Last week I shared with you a little of my recent and current journey. Over the next four weeks I am going to write about what has been one of, if not the greatest obstacle in that journey. It is fear or lack of courage. There is a reason the most often given command in Scripture is to “fear not” (Hint: It’s not that we are naturally courageous people). I don’t believe these commands or my problem is about the shake in your boots, immobilizing fear that comes when one sees a snake or stands on an elevated ledge. Those fears are healthy and easy to spot if you meet the fearful one in the right location. I’m talking about less obvious fears that keep many from living the lives they were created to live.
Every day, if you look closely you will see people living with these types of fears. What will be harder to detect, admit and own are the fears that are limiting you. You will often be blinded to the flaws in the mirror while easily seeing these same shortcomings in others. You must realize your ability to thrive will largely be determined by your ability to see and address these blind spots in your life. My hope is to help you identify when fear is creeping in, to punch it in the face and send it away for another day.
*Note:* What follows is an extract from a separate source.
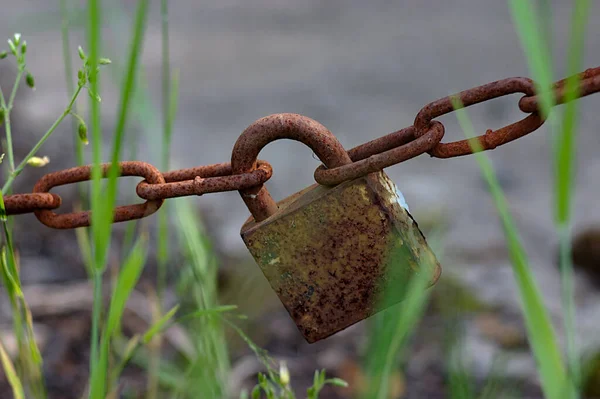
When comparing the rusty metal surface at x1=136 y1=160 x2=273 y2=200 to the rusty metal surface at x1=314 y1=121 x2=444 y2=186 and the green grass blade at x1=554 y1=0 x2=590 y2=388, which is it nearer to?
the rusty metal surface at x1=314 y1=121 x2=444 y2=186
Over the next four posts we will look at four signs you are living in fear.
Sign #1 you are living in fear: You rarely leave your comfort zone. One of my favorite biblical stories is the calling of Peter to step out of the boat and walk to Jesus on the water. It’s found in Matthew 14. In the middle of Peter's fear he decides to make a change and become an overcomer rather than a victim. He knew to overcome he first had to come. He had to come out of the fears that entrapped him and literally out of the confines of his boat. He had to move from comfort to courage. So, Instead of crying out “Lord, save me” he boldly says, “Lord ….. command me.” Yes, later in the story when Peter left his place of familiarity and was literally sinking in the waves he asks Christ to save him (Matthew 14:28-30). But not here. Here, while in the boat he asks for a command. We can learn a great spiritual growth principle here: when in your place of comfort ask for a command; when in your place of stress ask for salvation. Salvation rarely happens when we remove ourselves from environments where we need it. In other words, salvation is unlikely to happen if you stay in your boat. If you will begin asking for commands instead of comfort you will find yourself outside your boat much more often. You will be placing yourself in a position to experience the salvation of God. You will be taking a first step to overcoming your fear.
What is one thing you can do today to begin moving from comfort to courage? I’d love to hear your thoughts.